* _Records supplied_:
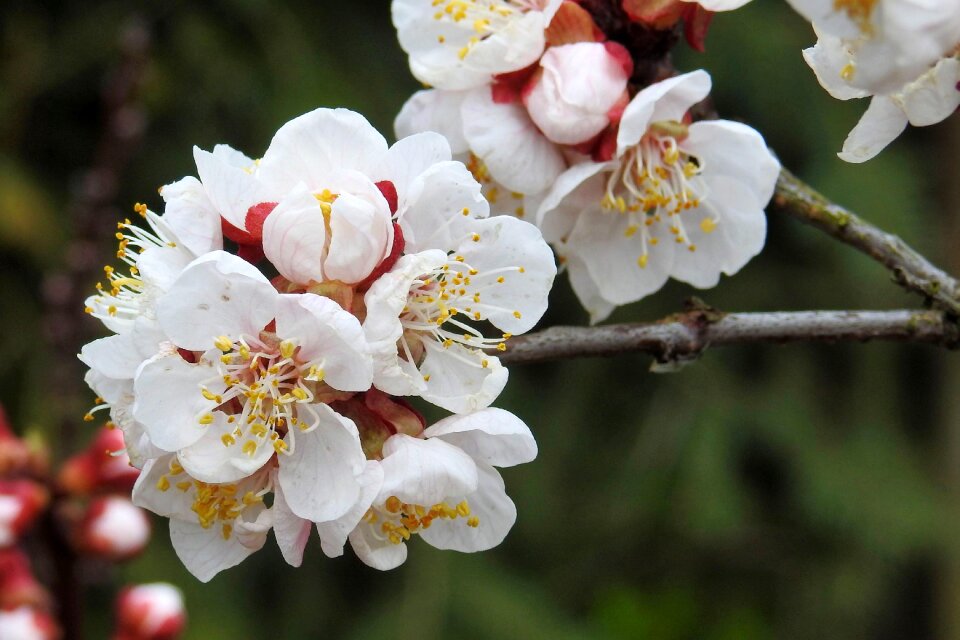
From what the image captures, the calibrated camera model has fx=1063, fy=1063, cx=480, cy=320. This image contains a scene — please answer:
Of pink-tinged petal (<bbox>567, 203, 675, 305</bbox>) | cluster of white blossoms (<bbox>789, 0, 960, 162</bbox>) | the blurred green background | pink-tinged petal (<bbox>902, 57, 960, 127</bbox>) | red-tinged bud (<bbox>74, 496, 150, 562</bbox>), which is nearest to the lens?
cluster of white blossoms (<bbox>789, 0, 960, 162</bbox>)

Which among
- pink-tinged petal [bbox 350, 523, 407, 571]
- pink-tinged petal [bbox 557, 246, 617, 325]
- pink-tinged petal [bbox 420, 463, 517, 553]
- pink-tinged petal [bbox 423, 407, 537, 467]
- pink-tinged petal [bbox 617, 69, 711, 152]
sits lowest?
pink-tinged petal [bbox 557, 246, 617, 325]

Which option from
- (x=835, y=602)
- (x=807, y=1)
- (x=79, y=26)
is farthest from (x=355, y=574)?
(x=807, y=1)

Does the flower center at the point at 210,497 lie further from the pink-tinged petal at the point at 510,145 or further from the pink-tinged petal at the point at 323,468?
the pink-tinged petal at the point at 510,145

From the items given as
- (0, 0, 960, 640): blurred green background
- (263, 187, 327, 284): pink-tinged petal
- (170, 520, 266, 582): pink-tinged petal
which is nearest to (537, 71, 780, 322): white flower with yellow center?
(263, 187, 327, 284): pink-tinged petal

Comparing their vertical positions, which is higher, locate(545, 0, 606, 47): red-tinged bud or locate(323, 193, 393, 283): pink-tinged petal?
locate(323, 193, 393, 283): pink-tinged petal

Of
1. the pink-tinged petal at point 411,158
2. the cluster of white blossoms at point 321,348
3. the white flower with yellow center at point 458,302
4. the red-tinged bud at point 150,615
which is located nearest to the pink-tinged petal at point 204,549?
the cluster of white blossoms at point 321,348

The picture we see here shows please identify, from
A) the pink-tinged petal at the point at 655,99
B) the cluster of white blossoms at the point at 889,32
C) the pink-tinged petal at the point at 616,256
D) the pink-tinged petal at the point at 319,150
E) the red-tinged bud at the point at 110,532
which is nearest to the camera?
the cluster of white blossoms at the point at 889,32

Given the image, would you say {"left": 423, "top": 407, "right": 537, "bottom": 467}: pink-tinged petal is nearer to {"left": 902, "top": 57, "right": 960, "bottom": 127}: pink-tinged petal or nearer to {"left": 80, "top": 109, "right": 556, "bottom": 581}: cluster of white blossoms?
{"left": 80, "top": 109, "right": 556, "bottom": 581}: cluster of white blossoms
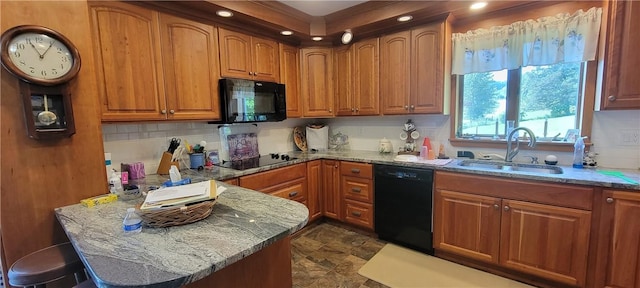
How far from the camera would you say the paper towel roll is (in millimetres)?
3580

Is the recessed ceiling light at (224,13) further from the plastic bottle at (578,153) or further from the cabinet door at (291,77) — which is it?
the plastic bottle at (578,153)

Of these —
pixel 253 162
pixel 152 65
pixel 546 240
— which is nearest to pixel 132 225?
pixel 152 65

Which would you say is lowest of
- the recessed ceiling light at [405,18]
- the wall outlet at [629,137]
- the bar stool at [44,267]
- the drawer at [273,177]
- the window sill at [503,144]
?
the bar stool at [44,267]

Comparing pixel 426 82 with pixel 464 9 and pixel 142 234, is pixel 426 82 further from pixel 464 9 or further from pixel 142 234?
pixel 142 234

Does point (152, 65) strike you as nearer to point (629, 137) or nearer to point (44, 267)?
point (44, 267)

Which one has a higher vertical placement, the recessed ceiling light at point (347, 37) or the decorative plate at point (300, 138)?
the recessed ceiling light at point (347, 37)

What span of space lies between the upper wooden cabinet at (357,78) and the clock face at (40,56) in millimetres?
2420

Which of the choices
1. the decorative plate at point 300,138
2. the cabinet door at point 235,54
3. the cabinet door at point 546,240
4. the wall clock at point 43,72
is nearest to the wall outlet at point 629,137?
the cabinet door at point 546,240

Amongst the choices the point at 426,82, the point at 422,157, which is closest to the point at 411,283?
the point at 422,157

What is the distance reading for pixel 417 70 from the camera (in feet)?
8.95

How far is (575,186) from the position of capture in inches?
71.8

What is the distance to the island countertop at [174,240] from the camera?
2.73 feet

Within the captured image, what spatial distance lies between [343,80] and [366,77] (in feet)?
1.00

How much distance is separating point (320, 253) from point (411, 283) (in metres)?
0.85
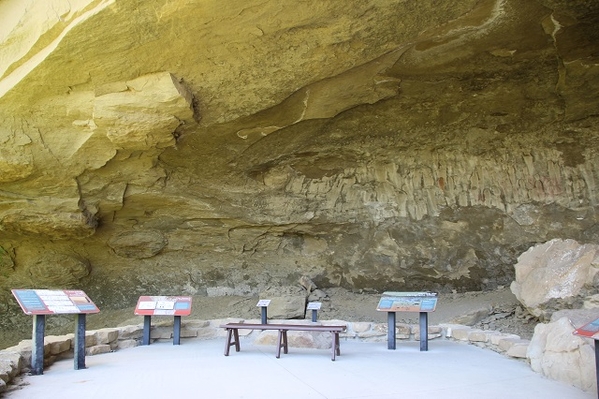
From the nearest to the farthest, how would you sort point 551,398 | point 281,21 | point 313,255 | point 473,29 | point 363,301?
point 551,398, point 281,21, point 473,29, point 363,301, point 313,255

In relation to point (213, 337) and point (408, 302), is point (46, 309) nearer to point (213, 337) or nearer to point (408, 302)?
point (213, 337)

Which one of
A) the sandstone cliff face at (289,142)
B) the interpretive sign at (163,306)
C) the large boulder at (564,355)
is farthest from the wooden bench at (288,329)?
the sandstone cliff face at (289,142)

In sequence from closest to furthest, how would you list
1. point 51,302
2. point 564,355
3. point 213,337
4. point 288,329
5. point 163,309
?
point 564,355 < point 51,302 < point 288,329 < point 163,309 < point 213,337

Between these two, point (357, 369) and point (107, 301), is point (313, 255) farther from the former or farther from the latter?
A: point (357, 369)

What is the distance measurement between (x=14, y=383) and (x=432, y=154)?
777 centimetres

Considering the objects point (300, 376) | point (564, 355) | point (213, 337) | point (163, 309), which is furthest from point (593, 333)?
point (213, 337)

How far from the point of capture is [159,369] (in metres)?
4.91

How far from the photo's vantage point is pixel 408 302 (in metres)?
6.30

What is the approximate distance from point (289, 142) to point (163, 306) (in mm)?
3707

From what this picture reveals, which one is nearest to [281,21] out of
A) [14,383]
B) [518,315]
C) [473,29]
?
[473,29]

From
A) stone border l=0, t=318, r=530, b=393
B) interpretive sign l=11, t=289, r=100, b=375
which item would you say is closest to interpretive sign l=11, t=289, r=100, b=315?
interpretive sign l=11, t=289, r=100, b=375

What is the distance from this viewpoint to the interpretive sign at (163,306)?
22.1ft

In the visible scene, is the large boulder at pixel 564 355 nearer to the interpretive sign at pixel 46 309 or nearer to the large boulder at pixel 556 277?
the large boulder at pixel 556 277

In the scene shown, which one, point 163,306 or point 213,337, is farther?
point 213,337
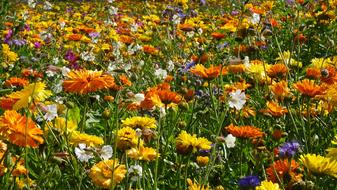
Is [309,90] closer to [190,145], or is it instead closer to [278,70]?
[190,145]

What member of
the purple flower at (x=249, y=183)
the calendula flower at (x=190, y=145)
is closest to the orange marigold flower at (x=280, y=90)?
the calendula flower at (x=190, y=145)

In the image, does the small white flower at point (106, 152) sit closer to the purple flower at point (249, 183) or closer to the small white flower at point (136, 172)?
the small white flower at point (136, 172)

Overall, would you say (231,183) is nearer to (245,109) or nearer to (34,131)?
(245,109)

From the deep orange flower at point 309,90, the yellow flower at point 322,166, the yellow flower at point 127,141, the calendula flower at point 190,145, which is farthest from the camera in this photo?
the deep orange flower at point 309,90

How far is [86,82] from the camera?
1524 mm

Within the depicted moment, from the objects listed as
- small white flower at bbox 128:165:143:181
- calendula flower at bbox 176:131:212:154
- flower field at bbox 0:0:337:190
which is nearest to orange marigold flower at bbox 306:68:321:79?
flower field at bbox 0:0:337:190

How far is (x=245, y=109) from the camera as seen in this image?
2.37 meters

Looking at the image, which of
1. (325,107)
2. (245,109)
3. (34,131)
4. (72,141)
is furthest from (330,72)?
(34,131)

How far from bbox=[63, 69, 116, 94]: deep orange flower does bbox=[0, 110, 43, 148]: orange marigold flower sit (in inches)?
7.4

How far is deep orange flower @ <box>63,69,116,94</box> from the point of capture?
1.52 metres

* * *

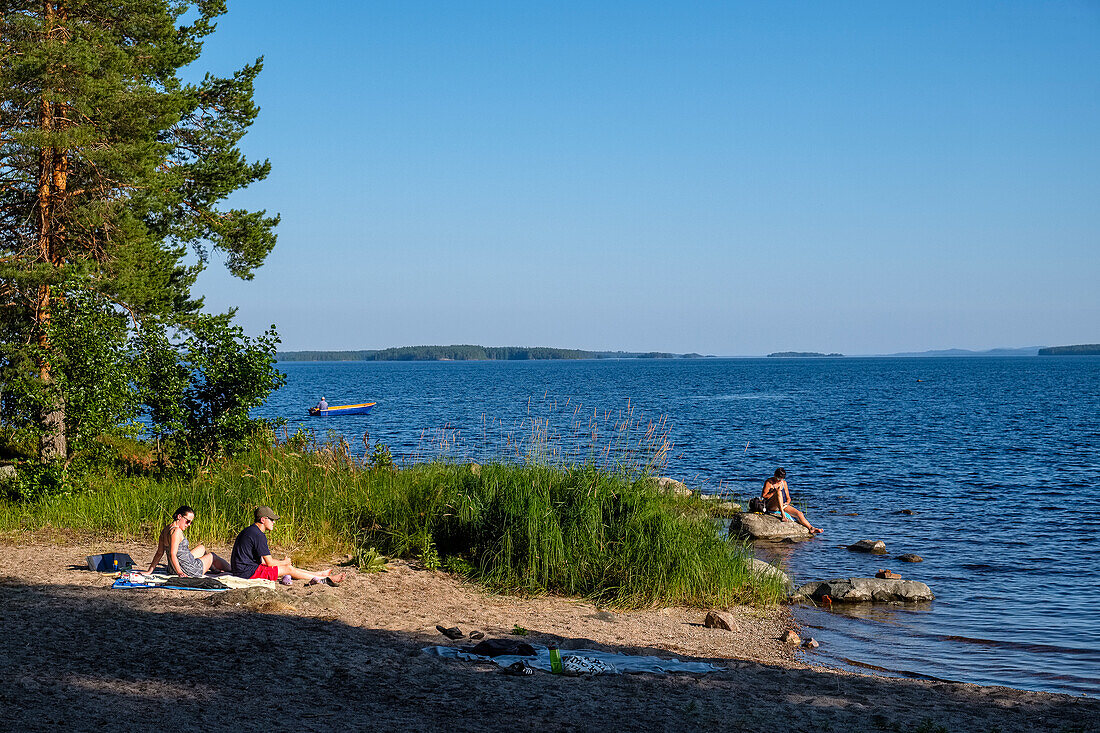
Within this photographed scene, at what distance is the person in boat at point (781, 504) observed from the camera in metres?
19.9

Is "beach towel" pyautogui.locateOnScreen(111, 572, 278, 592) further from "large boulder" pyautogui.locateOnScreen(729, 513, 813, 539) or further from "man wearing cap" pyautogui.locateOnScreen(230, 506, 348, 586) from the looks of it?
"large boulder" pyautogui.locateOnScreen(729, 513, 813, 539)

* _Aim_:
Rewrite the records from the line with "How far is deep" up to and including the line with "1.52 metres", swapping "point of capture" for "camera" and leaving everything else untouched. Return only those lines.

* _Task solution_:
How far is deep orange flower @ <box>63,69,116,94</box> from the camera?
1.52 metres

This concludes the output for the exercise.